Furthermore, customers who use your site search to find specific pages of your site—returns policy, sizing information, seasonal content, and more—will also find what they're looking for when you configure URL redirects.
Finally, when you're ready to deploy a Personalized Site Search experience, you pair it with a recommendation strategy. The strategy's configuration joined with Personalized Site Search configurations lead to relevant, personalized, contextual, optimized search results.
Not only can you view analytics for these Personalized Site Search experiences, you can also view analytics for search queries, search users, and other metrics.
Personalized Category Pages
The settings and options that you can configure for Personalized Category Pages allow you to adjust the ranking order of products on product category pages with boost and bury rules, as well as pin products and exclude products from the category pages.

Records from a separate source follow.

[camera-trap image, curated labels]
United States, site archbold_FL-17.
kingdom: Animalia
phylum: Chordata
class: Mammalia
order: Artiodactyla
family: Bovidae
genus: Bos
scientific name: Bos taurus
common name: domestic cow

When you deploy a Personalized Category Pages experience, you use the same action template in an Omnichannel experience that you use for a Personalized Site Search experience. The configuration of the recommendation strategy that you select for the action along with the settings you've configured for Personalized Category Pages lead to personalized, contextually relevant category pages.
Just like with Personalized Site Search, you can display many of the attributes in your selected product catalog dataset as filters on your site so that customers can then apply them to narrow the scope of products displayed on the product category pages. Not only can you select which filters you want displayed, but you can also set their order or opt to allow machine learning to continuously optimize their order.
You can create these same rules that run for a limited time in a scheduled campaign. In fact, you can even limit a scheduled campaign to a specific time zone.
Analytics are available so that you can see how the default rules impact category views, product views, and sales from sessions that originated from category pages.